• _The task_
Rewrite the entries from the line containing "How far would" up to and including the line containing "1.02 metres", changing "camera" to "viewpoint" and leaving everything else unchanged. Return only those lines.

** begin **

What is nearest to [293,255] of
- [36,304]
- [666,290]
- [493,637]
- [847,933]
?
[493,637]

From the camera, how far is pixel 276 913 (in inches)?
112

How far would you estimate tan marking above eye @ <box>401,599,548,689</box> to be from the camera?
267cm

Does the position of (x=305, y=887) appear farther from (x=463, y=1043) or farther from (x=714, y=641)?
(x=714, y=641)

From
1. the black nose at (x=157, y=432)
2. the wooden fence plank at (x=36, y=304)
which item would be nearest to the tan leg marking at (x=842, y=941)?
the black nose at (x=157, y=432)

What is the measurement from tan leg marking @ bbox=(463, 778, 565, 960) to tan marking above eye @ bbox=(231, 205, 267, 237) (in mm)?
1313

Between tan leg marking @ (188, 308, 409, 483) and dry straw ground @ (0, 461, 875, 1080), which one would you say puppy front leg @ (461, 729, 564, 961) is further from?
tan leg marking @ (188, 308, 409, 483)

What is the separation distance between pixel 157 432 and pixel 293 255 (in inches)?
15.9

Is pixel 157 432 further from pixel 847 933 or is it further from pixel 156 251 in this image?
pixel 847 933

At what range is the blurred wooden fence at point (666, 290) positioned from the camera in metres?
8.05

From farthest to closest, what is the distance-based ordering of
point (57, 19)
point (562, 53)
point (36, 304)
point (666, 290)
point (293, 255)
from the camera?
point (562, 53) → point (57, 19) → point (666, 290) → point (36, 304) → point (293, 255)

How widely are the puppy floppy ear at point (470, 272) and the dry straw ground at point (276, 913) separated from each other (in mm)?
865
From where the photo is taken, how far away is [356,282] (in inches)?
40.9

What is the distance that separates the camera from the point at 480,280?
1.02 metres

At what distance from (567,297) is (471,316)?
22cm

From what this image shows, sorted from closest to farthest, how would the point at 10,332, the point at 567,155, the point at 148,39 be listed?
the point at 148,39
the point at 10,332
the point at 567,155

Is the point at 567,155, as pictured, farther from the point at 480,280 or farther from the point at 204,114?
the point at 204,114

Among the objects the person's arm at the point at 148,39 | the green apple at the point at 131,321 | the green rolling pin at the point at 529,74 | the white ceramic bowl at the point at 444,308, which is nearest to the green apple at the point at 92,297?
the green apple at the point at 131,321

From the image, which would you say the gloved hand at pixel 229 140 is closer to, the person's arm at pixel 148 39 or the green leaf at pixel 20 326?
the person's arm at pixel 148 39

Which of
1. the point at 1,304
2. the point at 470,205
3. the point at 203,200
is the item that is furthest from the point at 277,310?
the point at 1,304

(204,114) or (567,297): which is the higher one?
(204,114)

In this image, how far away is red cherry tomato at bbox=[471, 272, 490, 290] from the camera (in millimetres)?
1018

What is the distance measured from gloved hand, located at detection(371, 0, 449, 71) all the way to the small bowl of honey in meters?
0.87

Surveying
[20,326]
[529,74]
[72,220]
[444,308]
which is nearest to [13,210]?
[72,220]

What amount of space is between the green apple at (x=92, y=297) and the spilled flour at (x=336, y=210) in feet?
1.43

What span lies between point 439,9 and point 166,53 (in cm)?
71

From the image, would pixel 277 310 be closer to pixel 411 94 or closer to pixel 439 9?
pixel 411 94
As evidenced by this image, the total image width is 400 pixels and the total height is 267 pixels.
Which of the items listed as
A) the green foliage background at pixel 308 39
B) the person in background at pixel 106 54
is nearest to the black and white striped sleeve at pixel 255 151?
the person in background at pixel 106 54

** end **

• _Reply to the exercise_
How far would you estimate tan marking above eye @ <box>401,599,548,689</box> to be from the viewpoint?
267cm

Does the position of (x=305, y=887) appear farther from (x=463, y=1043) or farther from (x=714, y=641)?
(x=714, y=641)

From
1. the black nose at (x=157, y=432)
2. the wooden fence plank at (x=36, y=304)
which item would be nearest to the tan leg marking at (x=842, y=941)?
the black nose at (x=157, y=432)

What is the measurement from tan leg marking @ bbox=(463, 778, 565, 960) to tan marking above eye @ bbox=(231, 205, 267, 237) (in mm)?
1313

Between tan leg marking @ (188, 308, 409, 483) and dry straw ground @ (0, 461, 875, 1080), which one would you say puppy front leg @ (461, 729, 564, 961) is further from?
tan leg marking @ (188, 308, 409, 483)

What is the separation distance between pixel 157 432 and pixel 293 255 (in inches)?
15.9

Is pixel 157 432 further from pixel 847 933 or is it further from pixel 156 251 in this image?
pixel 847 933

At what range is the blurred wooden fence at point (666, 290) positioned from the viewpoint in metres?
8.05

From farthest to closest, what is the distance-based ordering of
point (57, 19)
point (562, 53)
point (36, 304)
point (666, 290)
point (293, 255)
from the viewpoint?
point (562, 53) → point (57, 19) → point (666, 290) → point (36, 304) → point (293, 255)

How widely are the puppy floppy ear at point (470, 272) and the dry straw ground at point (276, 913) separated from each other (in mm)?
865
From where the photo is taken, how far away is [356,282] (in inches)?
40.9

What is the distance that separates the viewpoint from the point at 480,280?
1.02 metres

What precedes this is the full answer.